Le 24/05/2018 à 7:50  

La solution française l’a finalement emporté pour le nouveau sauvetage du groupe Doux. Le tribunal de commerce de Rennes a retenu les offres présentées par regroupant LDC, Al Munajem, Terrena, Volailles de Plouray et Saria. Elles devraient permettre de maintenir 912 emplois sur les 1 165 du groupe, 401 reclassements possibles ayant été identifiés pour les autres.

LDC, Al Munajem, Terrena, Triskalia et le Conseil régional de Bretagne vont créer une société mixte, Yer Breizh, pour moderniser les activités amont (aliment, accouvage, élevage) et assurer l’approvisionnement. LDC va reprendre 290 salariés (dont 79 sous conditions de mobilité) et proposer 247 reclassements de proximité, tout en investissant 60 millions d’euros. 55 millions seront programmés à Châteaulin, dans le Finistère, pour y construire un nouveau site d’abattage et de découpe dédié aux PAI et à la restauration.
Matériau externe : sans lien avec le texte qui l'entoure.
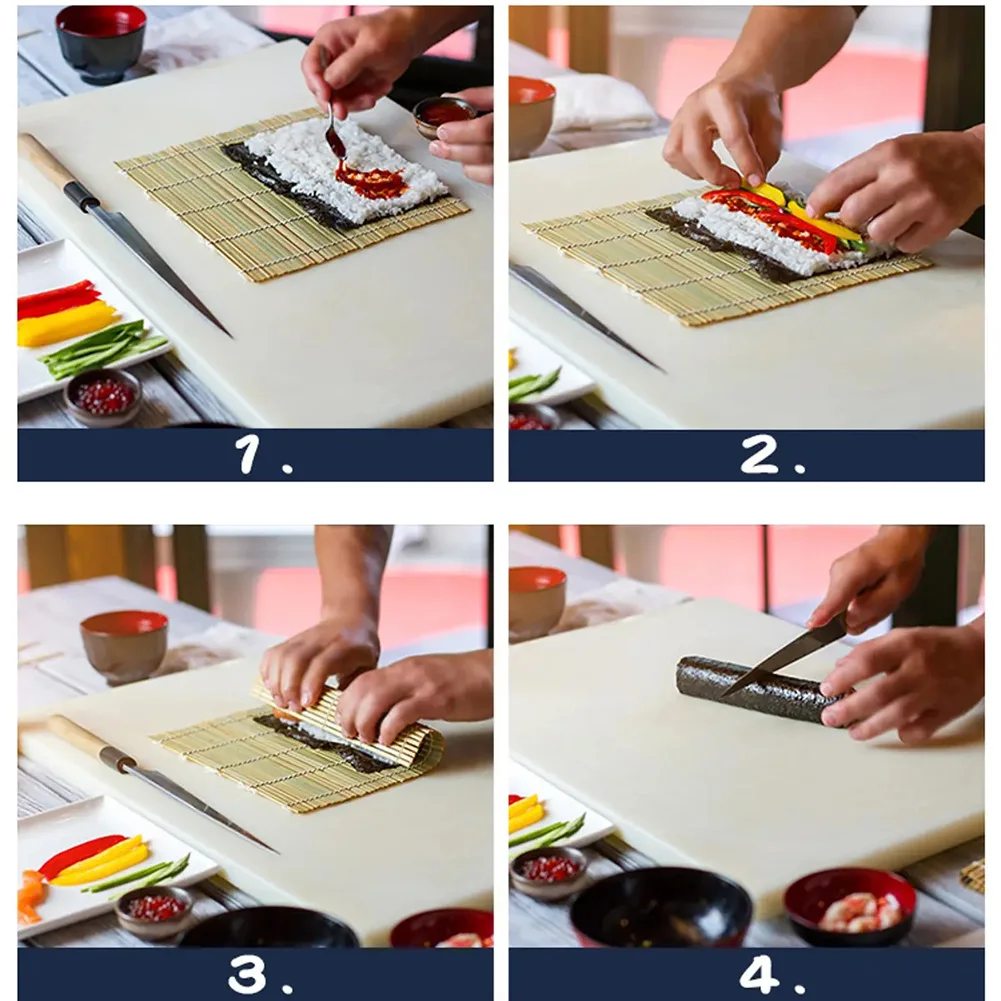 1.

2.

3.

4.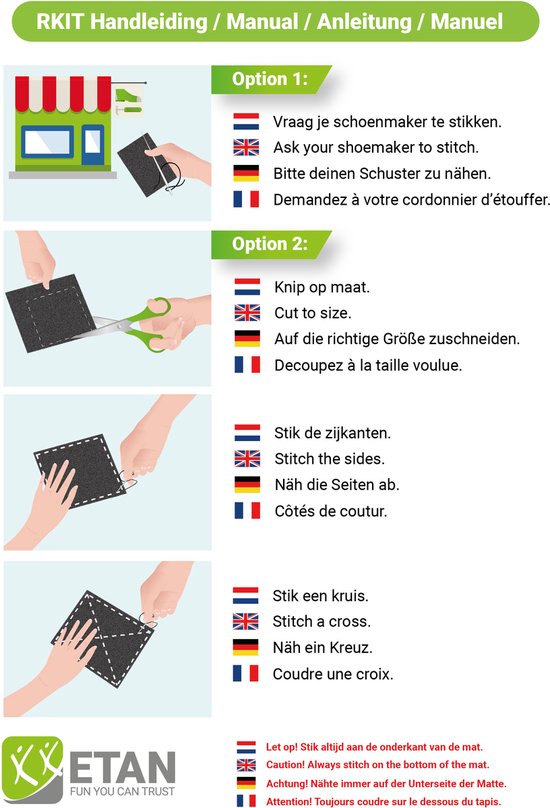 RKIT Handleiding / Manual / Anleitung / Manuel

Option 1:

Vraag je schoenmaker te stikken.
Ask your shoemaker to stitch.
Bitte deinen Schuster zu nähen.
Demandez à votre cordonnier d'étouffer.

Option 2:

Knip op maat.
Cut to size.
Auf die richtige Größe zuschneiden.
Decoupez à la taille voulue.

Stik de zijkanten.
Stitch the sides.
Näh die Seiten ab.
Côtés de coutur.

Stik een kruis.
Stitch a cross.
Näh ein Kreuz.
Coudre une croix.

ETAN
FUN YOU CAN TRUST

Let op! Stik altijd aan de onderkant van de mat.
Caution! Always stitch on the bottom of the mat.
Achtung! Nähte immer auf der Unterseite der Matte.
Attention! Toujours coudre sur le dessous du tapis.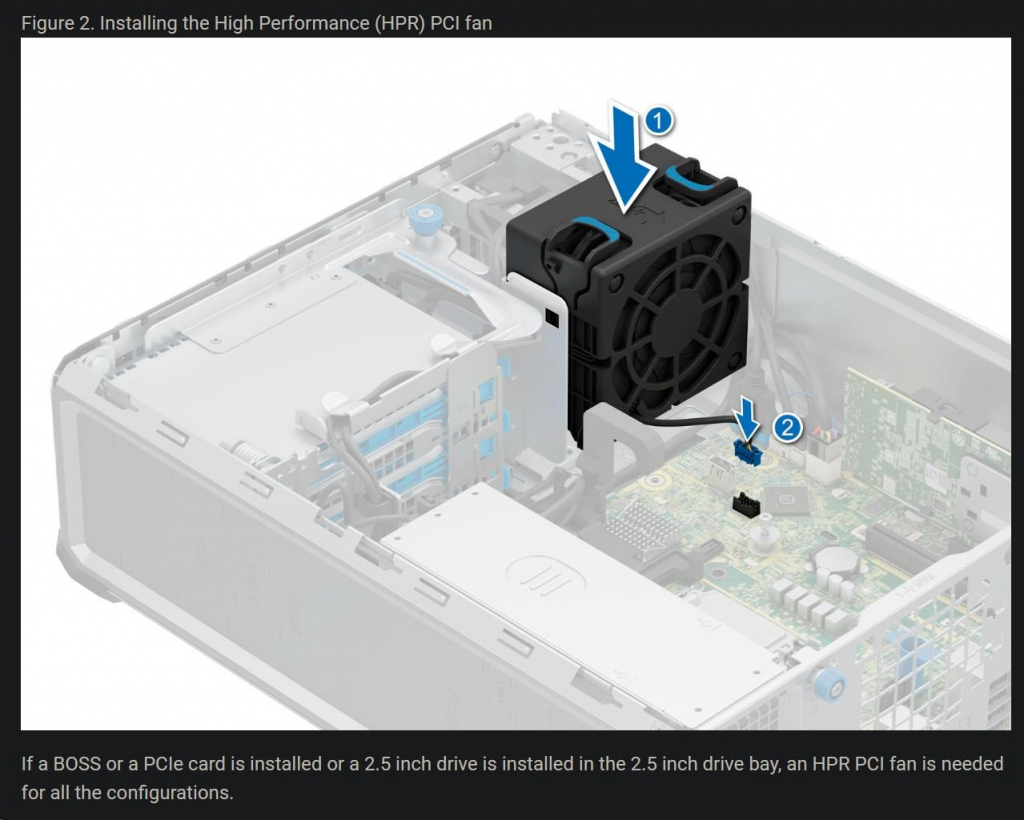 Figure 2. Installing the High Performance (HPR) PCI fan

1

2

If a BOSS or a PCIe card is installed or a 2.5 inch drive is installed in the 2.5 inch drive bay, an HPR PCI fan is needed for all the configurations.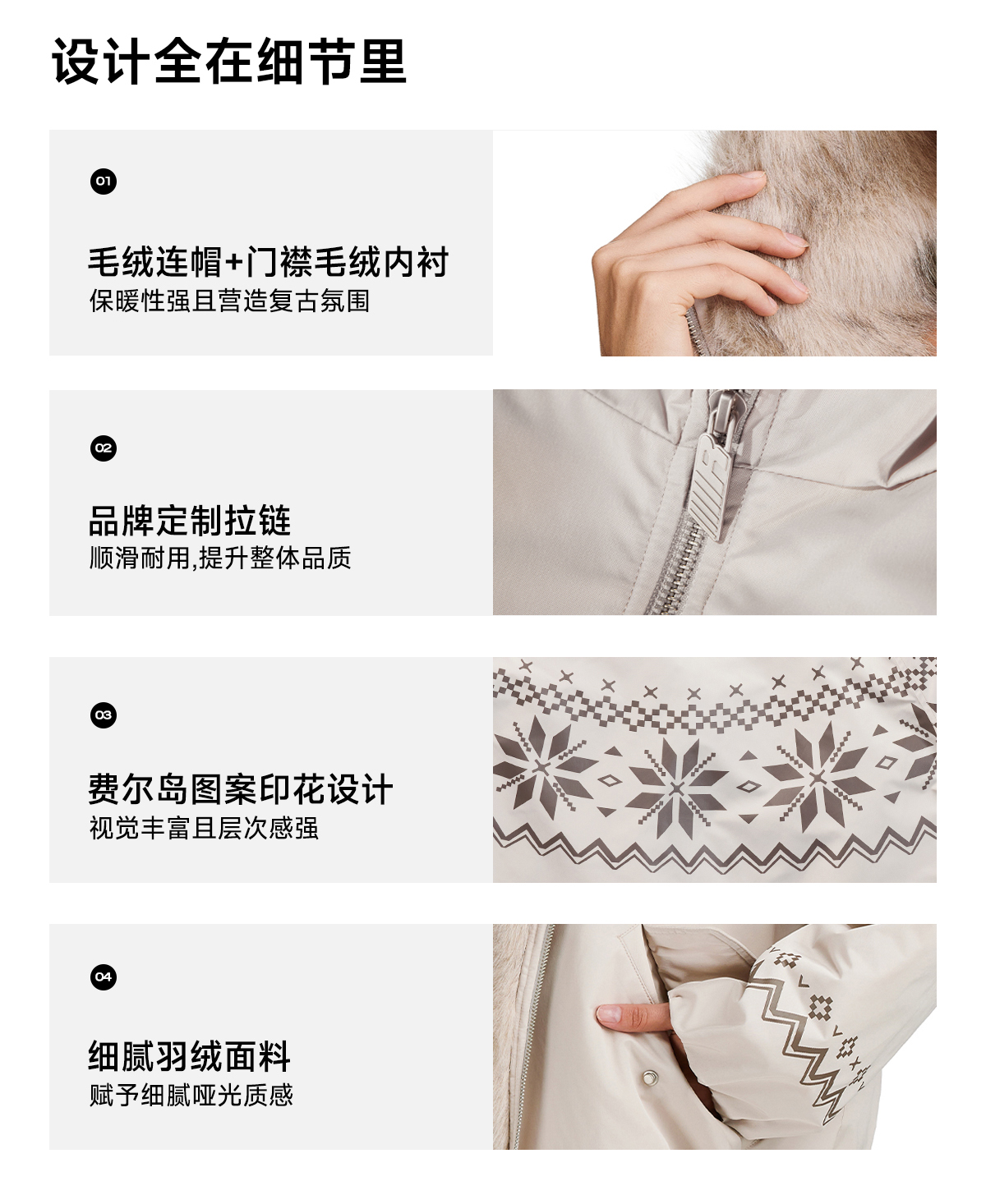 设计全在细节里

01

毛绒连帽+门襟毛绒内衬
保暖性强且营造复古氛围

02

品牌定制拉链
顺滑耐用,提升整体品质

03

费尔岛图案印花设计
视觉丰富且层次感强

04

细腻羽绒面料
赋予细腻哑光质感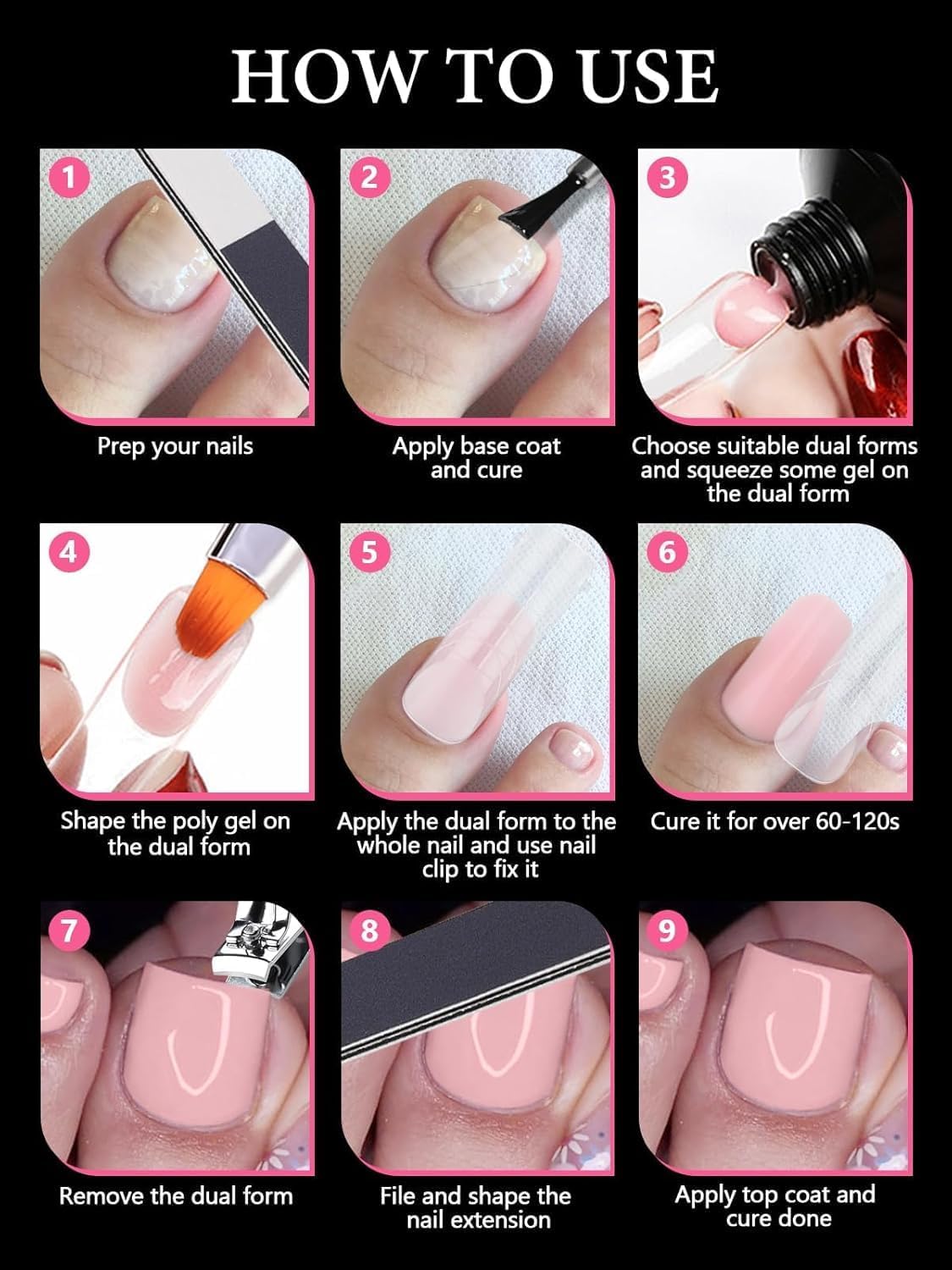 HOW TO USE

1
Prep your nails

2
Apply base coat and cure

3
Choose suitable dual forms and squeeze some gel on the dual form

4
Shape the poly gel on the dual form

5
Apply the dual form to the whole nail and use nail clip to fix it

6
Cure it for over 60-120s

7
Remove the dual form

8
File and shape the nail extension

9
Apply top coat and cure done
L’ancien site de Châteaulin, et ses 367 salariés, sera cédé au saoudien Al Munajem, client historique de Doux, pour en gérer les activités surgelés grand export sous le nom de France Poultry. LDC va également reprendre l’usine de produits élaborés de Quimper, dans le Finistère, et tous ses salariés, où cinq millions seront investis. Mais la marque Père Dodu, non concernée par la liquidation de Doux, restera la propriété de Galliance, branche volailles de Terrena.

En revanche, l’outil de Chantonnay ne devrait pas subsister, mais ses salariés se verront proposer un poste dans des unités de LDC en Vendée (ex-Arrivé). Enfin, les activités aliment et élevage vendéennes seront reprises par Huttepain Vendée, dans le cadre d’un accord conclu avec le groupe coopératif Terrena.